I’m not saying it can’t, because I’m truly trying to sit in a mode of support for someone whose life story / demographic / situation is quite similar to mine. But I am trying to create space where narrative truth and narrative accuracy can carry value, more value than face-saving politeness or surface-level forgiveness, even for a pathetic misdiagnosed person, such as I am, such as you might also be. Pathetic, meaning suffering. But also feeling, having pathos, persuasive.
Mental health and physical health may be related, and the contemplation of their hidden relationships may be food for real thought, inquiry, and even healing. But this doesn’t change the fact that we were misdiagnosed with mental illnesses and not physical ones. Despairingly, I used to even wish I’d been diagnosed cancer. But that was never my situation. My situation was a severe misdiagnosis with mental illness. And for those of us who have faced bitter discrimination or difficulty in establishing ourselves in the world in light of mental health stigma, the pressure and even desire to concoct a suitable outward and unequivocal narrative of healing can be real. The more physical, the more unequivocal. And I guess I’m just wary of narratives that seek to hide mental and emotional anguish under the banner of one-size-can-be-made-to-fit-all physical health solutions. I believe mental and and emotional problems, no matter how closely they might connect to the phenomenon of physical illness and health, are ultimately separate concerns, equally important, and we do ourselves a disservice as thinkers — especially in our capacity to have organized thought in this area — when are seduced by modalities that contend (either the biochemical model of mental illness, or the idea of Keto as a permanent cure for it (again, not trying to discount West’s expressed experience that her overall health and sense of well-being have improved on such a diet)) that two are somehow are the same or coeval.
I sympathize with West’s idea that misdiagnosis could be viewed as reductive, but what I can’t help but hearing from her is that it is her real suffering (yes, with natural human suffering as one of its initial ingredients) from the traumatic experience misdiagnosis is that she is afraid of being reduced. As if someone might credibly say: “Well, because you were seriously misdiagnosed with a severe mental illness, and not actually diagnosed, then you don’t actually suffer.” But she did suffer! Including from misdiagnosis! Let’s not reduce it!
It’s hard though, when she dismisses it herself. Out of fear?

Task goal: In the text on misdiagnosis, what did the writer once despairingly wish for? The material has nothing to do with this text.

Dataset section:
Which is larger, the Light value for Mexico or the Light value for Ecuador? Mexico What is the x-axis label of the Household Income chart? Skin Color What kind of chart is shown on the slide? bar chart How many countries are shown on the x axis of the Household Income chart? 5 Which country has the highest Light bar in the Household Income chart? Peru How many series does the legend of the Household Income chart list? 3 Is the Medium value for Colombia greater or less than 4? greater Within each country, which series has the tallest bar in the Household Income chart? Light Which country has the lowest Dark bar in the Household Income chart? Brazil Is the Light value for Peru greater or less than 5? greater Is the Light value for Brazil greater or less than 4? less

Solution below: To have been diagnosed with cancer.